Frühes Tor zum Aufstieg
Geschrieben von
y4u am
Montag, 30. Mai 2011
FUSSBALL REGIONALLIGA: FC Rot-Weiß U19 – SC Staaken 1:0
Erfurt. (29.Mai 11/ y4u) "Wir sind wieder da!" So stand es auf den obligatorischen T-Shirts und die U19-Junioren des FC Rot-Weiß feierten ausgiebig nach einjähriger Zwangspause die Rückkehr in die Bundesliga. Die Erfurter schlugen vor 250 Zuschauern im heimischen Gebreite den SC Staaken verdient mit 1:0, holten so den noch fehlenden Punkt, um selbst rechnerisch letzte Zweifel am Aufstieg zu beseitigen. „Heute zählt nur der Aufstieg.
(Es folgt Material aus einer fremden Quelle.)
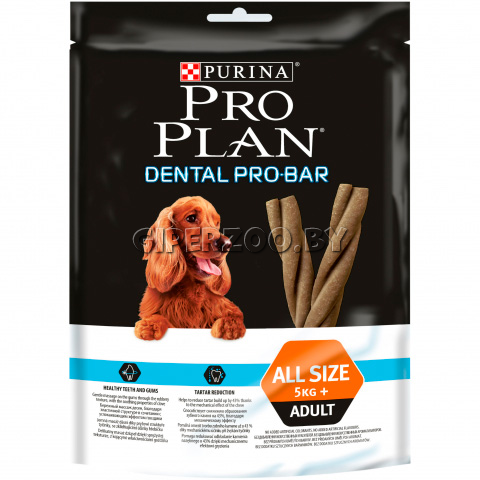 Лакомство для собак Purina Pro Plan Dental ProBar для поддержания здоровья полости рта,150 гр Лакомство для собак Purina Pro Plan Dental ProBar для поддержания здоровья полости рта,150 гр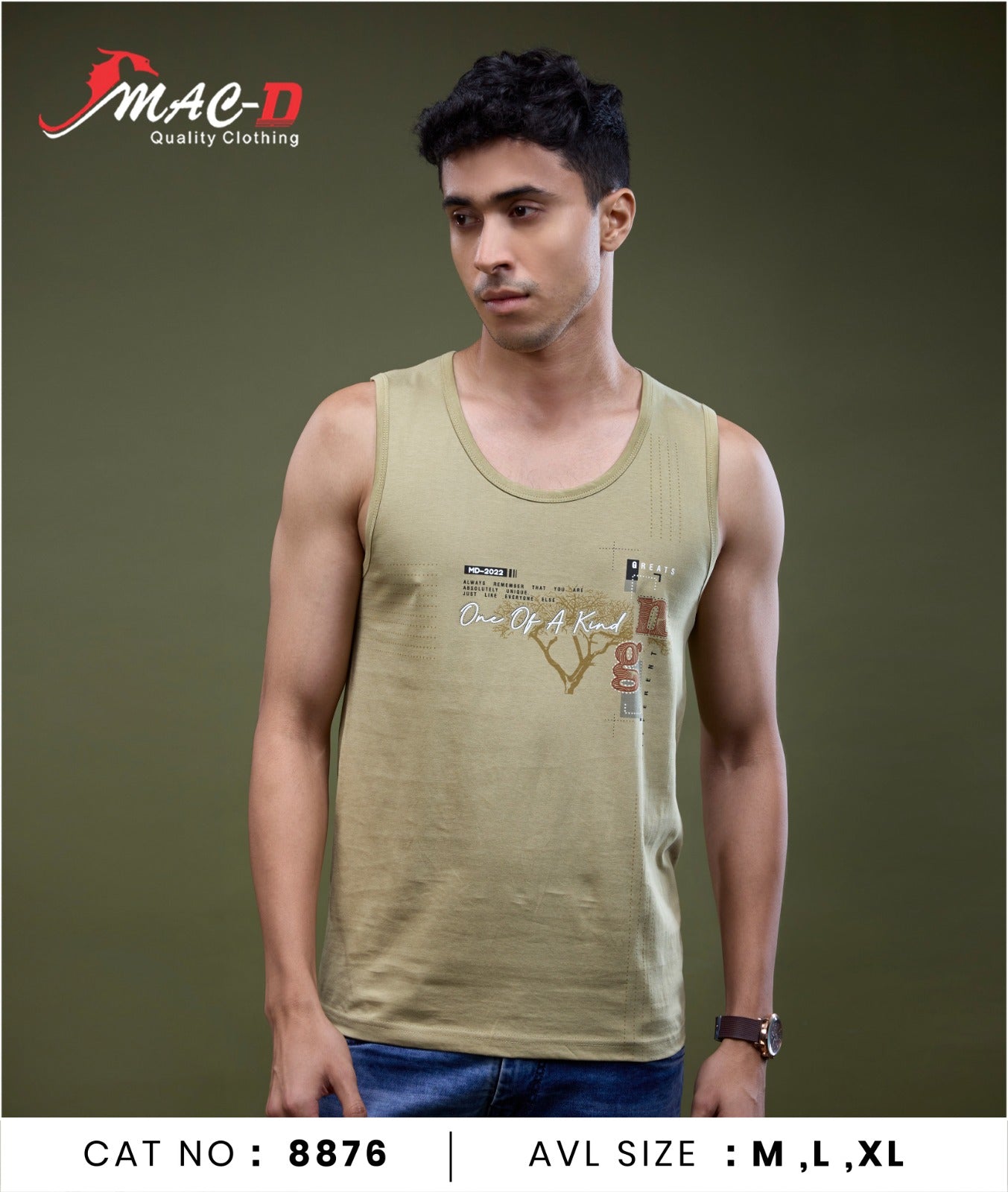 Cat No 8876 Mac D Cotton Mens Sando Wholesaler India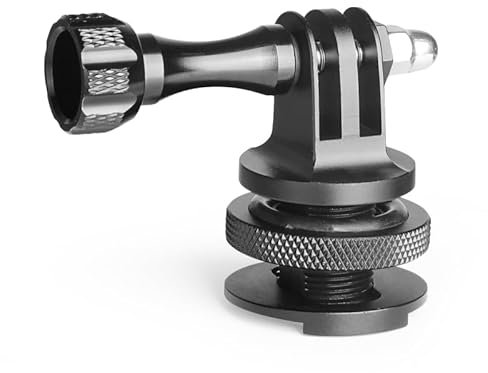 Sea frogs Aluminium Cold Shoe Mount Adapter, 1/4 Schraubenloch Stativhalterung für Go Pro Hero 14/13/12/11/10/9/8/7/6, Action Kamera, Stativ, Selfie Stick, Einbeinstativ, DSLR Kamerablitz (YB-3-KL)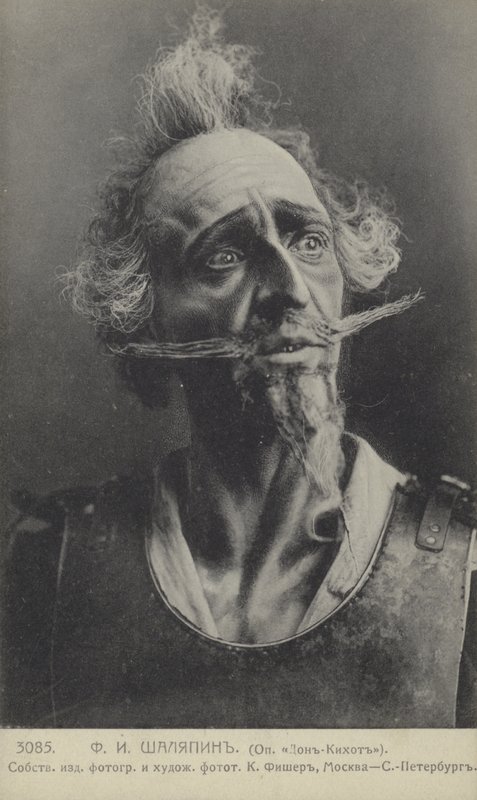 Feodor Chaliapin，俄罗斯歌剧演唱家，饰演堂吉诃德 作者 俄罗斯摄影师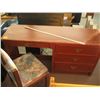 Image 1 : 4 DRAWER DESK & MATCHING CHAIR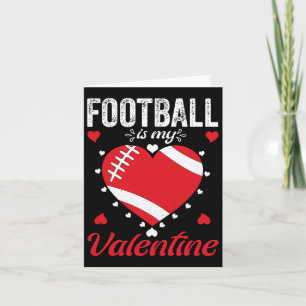 Carte Football Est Mon Cœur De La Saint-Valentin Ba 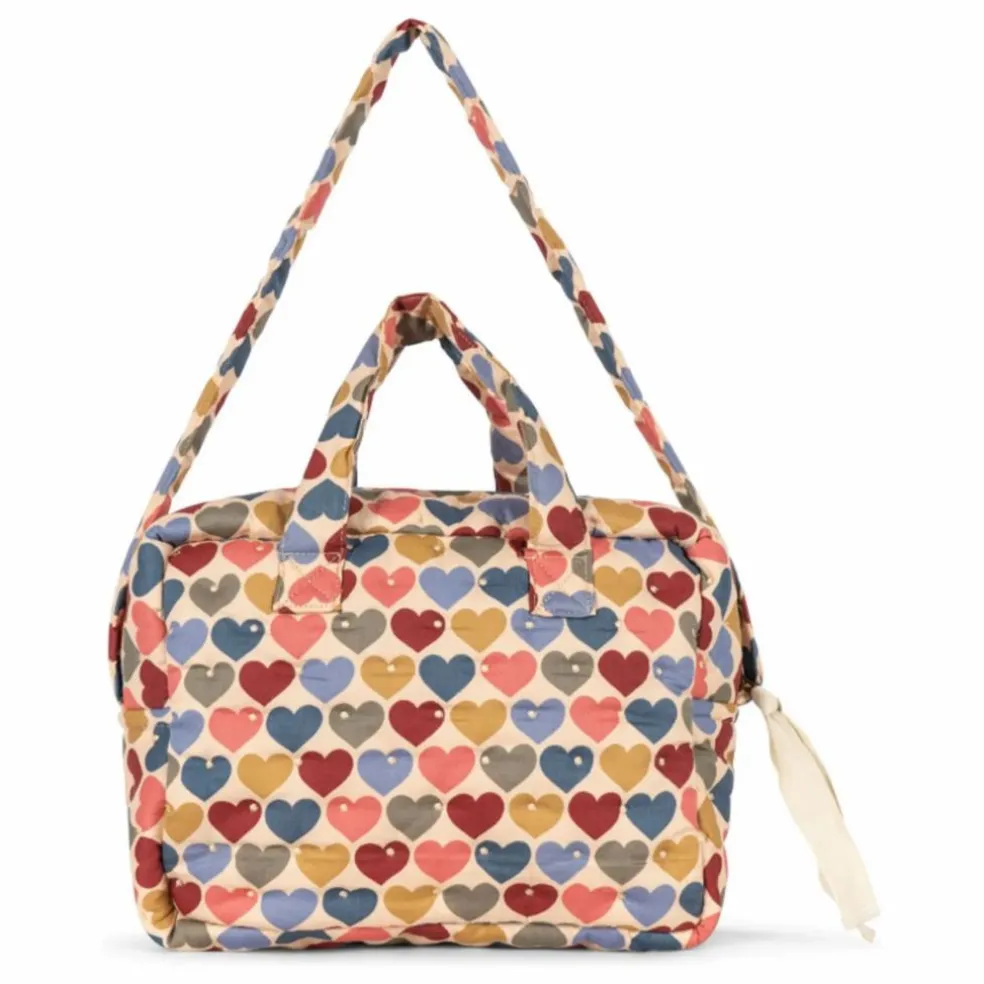 Sac à langer pour poupée Cœurs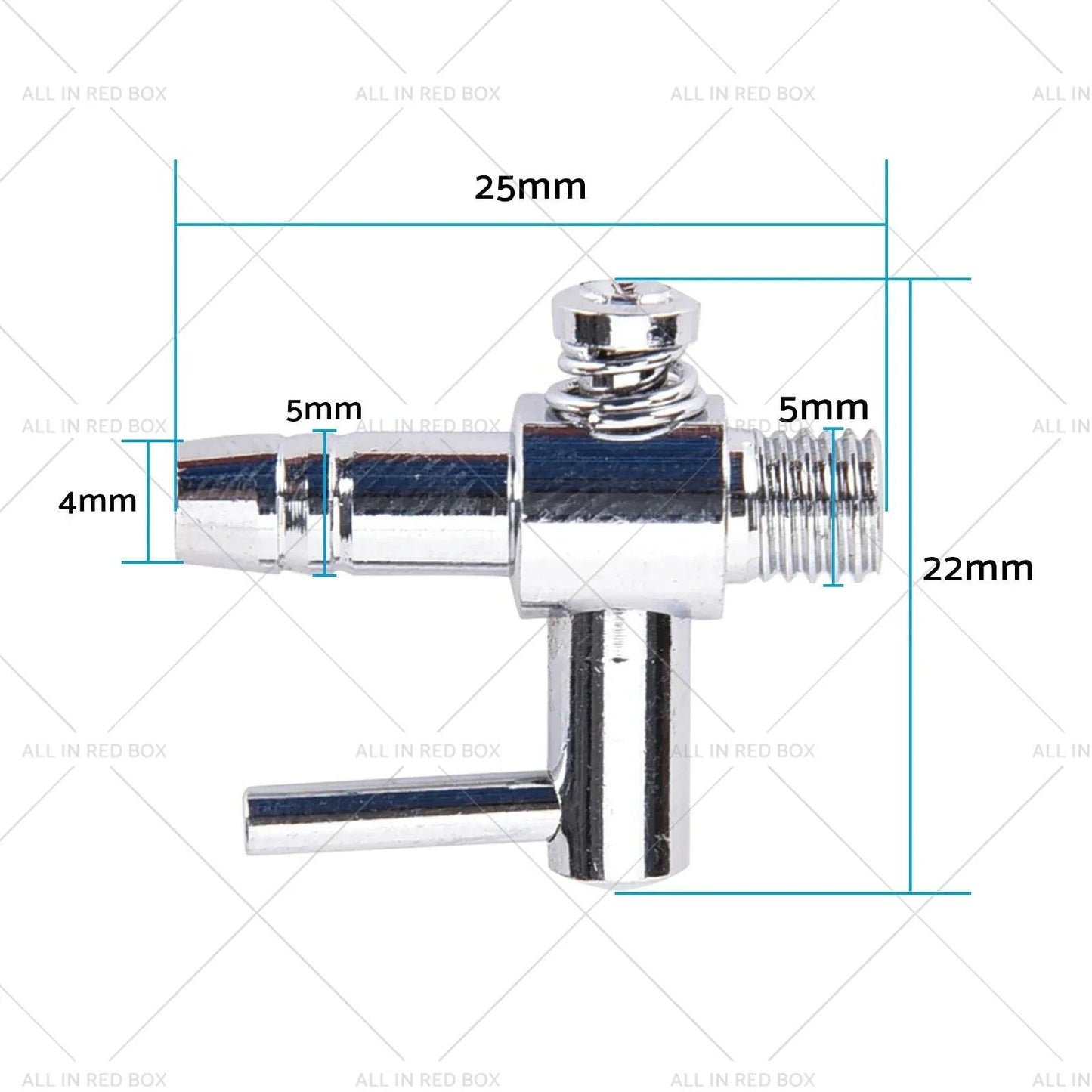 4mm Air Flow Distributor Controller Valves for Aquarium Fish Tank Pond Pump Hose.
Darauf haben wir ein ganzes Jahr hingearbeitet. Sicher war es kein besonders schönes Spiel, Berlin hat es uns nicht einfach gemacht und Klewin hat uns bei den Gästekontern den knappen Sieg gerettet, aber wir haben es uns verdient“, freute sich ein durchnässter RWE-Coach Christian Preußer nach der Sektdusche durch seine Schützlinge. „Es ist riesig“, erklärte der wegen einer Sperre zum Zuschauen verdammte Patrick Göbel. „Ich habe gewusst, dass die Jungs das schon geregelt kriegen, aber es war schon ein komisches Gefühl nur zusehen zu können. Natürlich hätte ich viel lieber selbst gespielt.“ Die Gäste hatten sich sehr gut verkauft, waren nicht nur als Gratulanten zur Erfurter Aufstiegsfeier gereist, zeigten sich aber am Ende als faire Verlierer. „Glückwunsch an Erfurt zum Aufstieg, auch wenn wir heute gerne als Sieger vom Platz gegangen wären, haben die Erfurter gezeigt, warum sie ganz oben stehen“, gratulierte Gästetrainer Tarkan Gültekin. Die Erfurter erwischten einen Traumstart. In der 5. Minute zeigte Tommy Kind, dass nicht nur der zuschauende Patrick Göbel Freistöße schießen kann und versenkte aus 18 Metern den Ball zur frühen Führung in den Winkel. Danach entwickelte sich ein taktisch geprägtes Spiel, mit wenigen Torszenen. Die Hauptstädter boten den Rot-Weißen bis zum Abpfiff Paroli und RWE-Keeper Philipp Klewin entschärfte einige Chancen der Gäste (11., 20., 60.). Auf der Gegenseite scheiterten Fabian Paradies (25., 41., 76) sowie Kevin Möhwald (55., 88.) an Gästekeeper Barwanietz oder verfehlten knapp das Berliner Tor. Am Ende reichte der frühe Treffer und die Rot-Weißen feierten mit dem Meisterpokal in den Händen den verdienten Aufstieg.
Schiedsrichter: Marko Wartmann (Großvargula).
Zuschauer: 250.
Tore: 1:0 Kind (5.).
FC Rot-Weiß: Klewin – Morosow, Glock, Kind, Tyler, Baumgarten, Fisher (72. Nowak), Scheffel (90. Kuchmann), Moehwald, Paradies (84. Paunde), Odenwald (89. Kominov).
SC Staaken: Barwanietz – Reske, Hildebrand, Özbek (86. Aksakal), Krumnov, Riedel (61. Dampke), Matzner, Top, Danko, Guske (86. Seven), Tahirovic (46. Sinan).